**Task:** Carry on the passage about yoga and the bodymind connection, starting right after its last sentence.

**Passage shown:**
Bodymind Connection & the Practice of Yoga

Wondering how yoga can help you become more aware of your inner self?  Check out this well-written article by Donna Martin: As a yoga teacher for over thirty years, I became aware that my students and I were making transformational changes in our emotional ways of being, as well as in our bodies, through the practice of yoga. It became apparent to me that one of the benefits of yoga practice was the ability to stay calm even in the midst of chaos and crisis. I discovered that there was a psychologically therapeutic benefit that was touching every aspect of my life. I started looking for an approach to psychotherapy based on the same principles and values as taught by Patanjali. I found it in the Hakomi Method of Body-Centered Psychotherapy, created by Ron Kurtz.

**Data excerpt:**
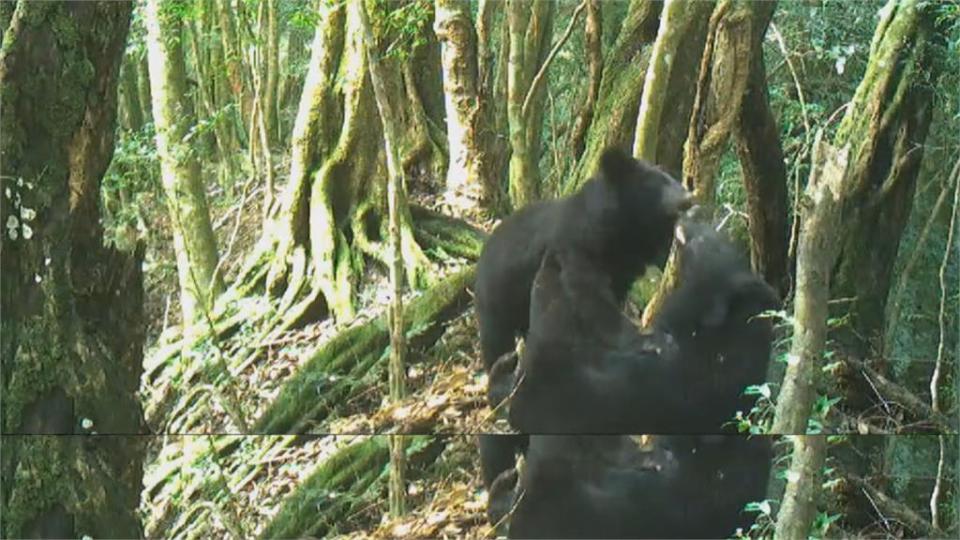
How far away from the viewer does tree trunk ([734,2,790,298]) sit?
115 inches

**Expected answer:**
Hakomi is an experiential method of psychotherapy which is a synthesis of other methods including Gestalt, Bioenergetics, Feldenkrais, Reichian work, and NLP. Many years ago, Swami Rama told Ron Kurtz that his mission in life was to create a new method of psychotherapy. More recently, the method he created has been called “applied Buddhism.” It is distinctive because of its use of mindfulness and an experimental attitude, as well as the five principles which imbue the work: unity, organicity, mindfulness, non-violence, and mind-body holism.

The word “hakomi” is a Hopi Indian word that means “how do you stand in relation to these many realms?” A simpler translation would be “who are you?” – a question which is the essence of the teachings of Ramana Maharshi and Nisargadatta Maharaj.

For the past ten years I have been practising psychotherapy based on a combination of yoga and the Hakomi Method. I have been training psychotherapists, social workers, massage therapists, bodyworkers and healers, as well as other helping professionals, and yoga teachers, in this gentle, empowering, and effective approach.

One of my yoga teachers was A.G. Mohan, author of Yoga for Body, Breath, and Mind: a Guide to Personal Reintegration (Rudra Press). Mohan was a long-time student of Sri Krishnamacharya and his specialty is yoga therapy. He writes in his book that “the broadest goal of a yoga practice is to reintegrate and clarify vision… learning to understand the nature of false perception, and the ways to remove the obstacles. It is thus a process of elimination, not acquisition. In aiming to bring about personal reintegration, yoga is also about the pursuit of real freedom.”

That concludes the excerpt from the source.